Interview by Jessi Vining
Aisha Al Hajjar, BSM, MSM, LM, CPM, AMANI is a midwife and the founder of AMANI Birth, an organization which provides doula and childbirth educator training, publishes birth education resources, and educates medical providers around the world about physiologic birth. Aisha has eight children and works together with her husband, Mohammed Al Hajjar (co-founder of AMANI birth), to promote gentle childbirth and informed choices around the world.
Both AMANI Birth and Aisha’s midwifery practice are founded on Islamic principals, which include the belief that female bodies have been designed by Allah to conceive, carry, birth, and feed babies without the need for routine medical interference. AMANI Birth has doulas and childbirth educators located around the world in 26 different countries, and her curriculum has been translated into 4 different languages.
What made you want to become a midwife?
Aisha: The main reason I went into midwifery was to give women the respect and the space to have autonomy over their own bodies.
I have 8 children of my own, and with all of the first seven births I had to fight to some degree to have control over my own birth experiences. With the eighth birth I was tired of having people tell me to do things that weren’t evidence based, and that weren’t best for me and my baby. I didn’t want to have to fight for that control during birth again, and so I opted out of medical care completely and chose to have an unassisted birth at home. At the time, I was living in Saudi Arabia where it is much harder to fight for your birth than it is here in the States. Everything went well and it was a beautiful birth experience! My husband Mohammed actually caught our daughter and we named her Amani which means “wishes” in Arabic.
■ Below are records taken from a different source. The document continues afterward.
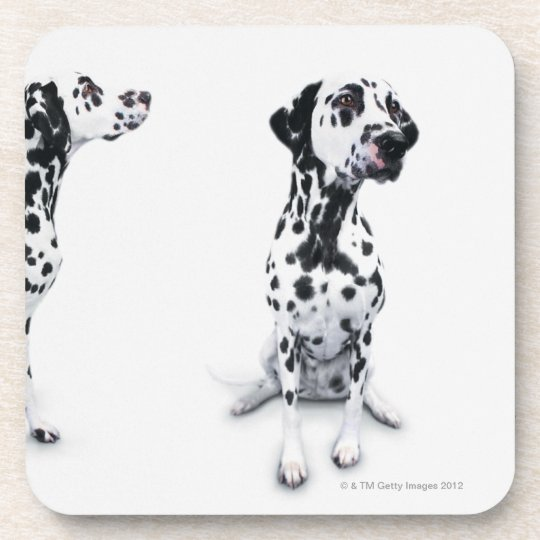 Three Dalmatians Beverage Coaster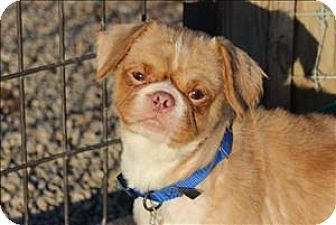 Quakertown Pa Pekingese Pug Mix Meet Donald A Dog For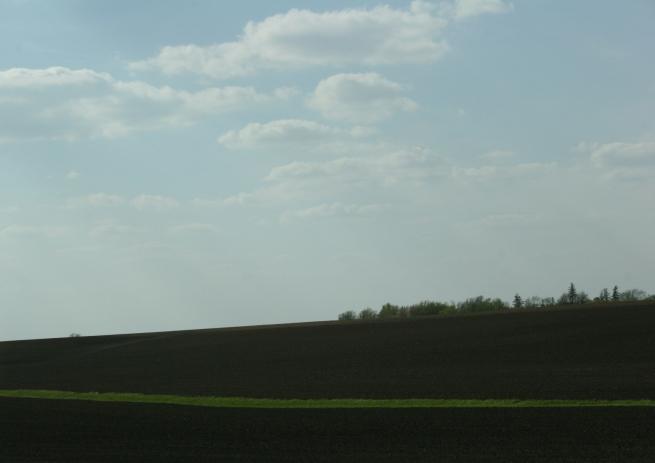 A field along Interstate 90 in southeastern Minnesota.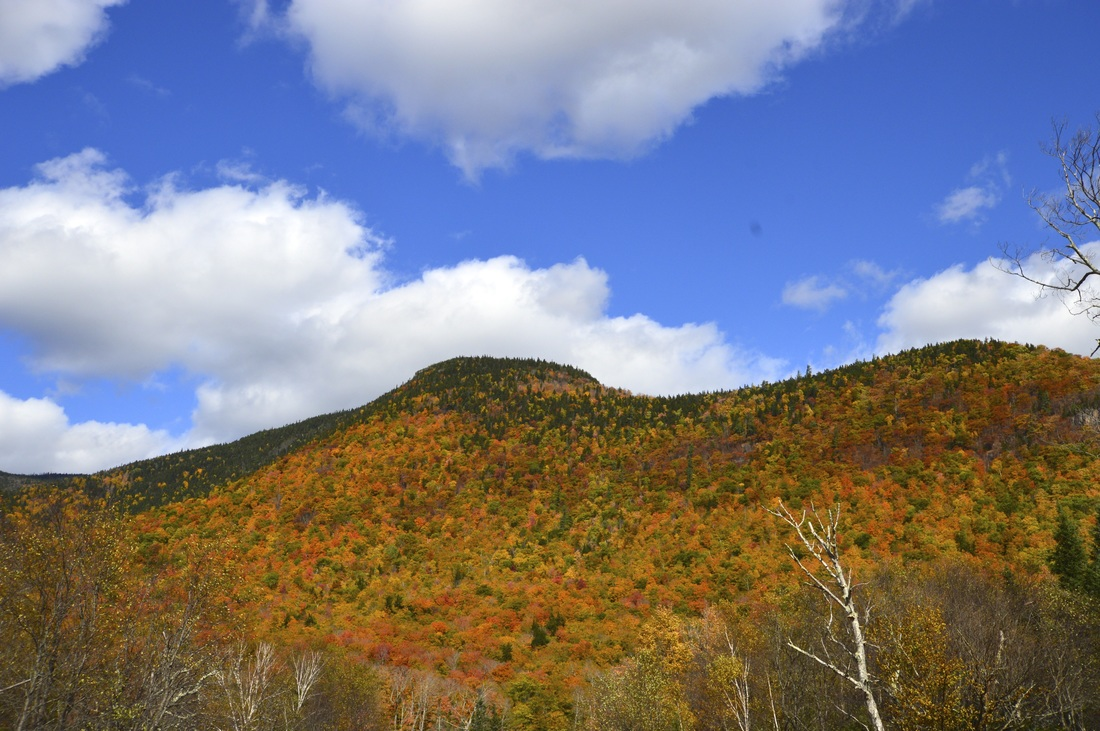Fall colors in the Green Mountains
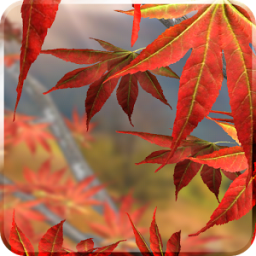 Autumn Tree Free Wallpaper App by Kittehface Software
After my birth experience with Amani, I thought it was such a shame that to have the kind of birth I wanted, it felt like I had to stay away from medical providers. I think when you are more afraid of what they are going to do to you than you are of birth itself – there’s a problem. When there are no complications, why are we forcing interventions on people? Why are we forcing them into certain positions for no good reason? I knew after Amani’s birth that I needed to become a midwife so that I could give birth back to the mother.
How did you choose which midwifery pathway to pursue?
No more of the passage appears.